Sunday, September 28, 2008

South Vietnam

Our alleyway in Ho Chi Minh City

Painted Boat

Young Rower

Lotus

After a long day of wandering around the city of motos fearing for my life every time we crossed the street and of course celebrating every success afterwards I am relieved to be back at home base for our third and last night at Giang Son Hotel (pronounced zee-ang sun). After reading Julia's blog I decided it was about time I started documenting my own perspective, and what better way then to plop it here on the world wide web and see what becomes of it!

Language has been an incredible barrier but the kindness of the Vietnamese people and their eagerness to help has been an invaluable aide in our attempts to travel the public transport in order to get out of Ho Chi Minh City.

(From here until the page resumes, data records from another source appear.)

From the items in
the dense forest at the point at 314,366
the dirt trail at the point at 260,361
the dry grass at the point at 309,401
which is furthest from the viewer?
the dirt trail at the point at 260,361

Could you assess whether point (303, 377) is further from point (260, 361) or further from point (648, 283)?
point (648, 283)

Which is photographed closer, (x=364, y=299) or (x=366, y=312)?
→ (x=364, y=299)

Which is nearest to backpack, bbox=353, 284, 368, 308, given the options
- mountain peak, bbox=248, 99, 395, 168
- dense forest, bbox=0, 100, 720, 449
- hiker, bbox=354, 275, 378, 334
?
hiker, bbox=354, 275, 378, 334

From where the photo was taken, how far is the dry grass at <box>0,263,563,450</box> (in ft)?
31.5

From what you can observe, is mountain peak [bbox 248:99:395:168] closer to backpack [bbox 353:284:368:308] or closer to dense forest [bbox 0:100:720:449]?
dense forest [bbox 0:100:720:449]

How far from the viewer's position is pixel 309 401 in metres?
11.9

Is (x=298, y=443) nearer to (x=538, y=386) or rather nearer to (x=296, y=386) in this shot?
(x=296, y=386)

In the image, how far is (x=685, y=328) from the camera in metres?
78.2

We arrived after dark two nights ago and found a perfect little alleyway full of potted plants, caged birds, lanterns, and small hotels powered by tangled messes of electrical wiring that must continue to function if only by the grace of god despite the torrential downpours of the rainy season.

Yesterday we were invited by two women from Israel to join a day trip to the Mekong Delta, and eager to explore with a bit of guidance accepted and found ourselves herded here and there into tour buses, river boats, and carriage rides to introduce us to a variety of locations from which we could purchase snake whiskey, handmade coconut candies, and other indigenous handicrafts. We watched natives draw nets from wooden ships and fish from their floating houses. We dined on what was very much like the plastic wrapped Ramen noodles we used to subject ourselves to in college and drank the most rich and flavorful coffee I have ever tasted. The experience overall was very enriching despite the very gimmicky aspects of the tour and the strictly scheduled stops.

Julia and I are anxious to leave the city have spent much time making arrangements and practicing language in order to travel along more of our own schedule. We walked the city all day taking the opportunity to visit the Museum of the American War (what we call The Vietnam War in the states). The devastation the museum displayed is overwhelming. Horrifying chemical weapons used by the United States against civilian peoples and their lands is still visible today in surviving victims and their children. How anyone could justify these actions is incomprehensible.

Tomorrow will be a new day. Traveling with the people and finding our way inland to Cat Tien National Park.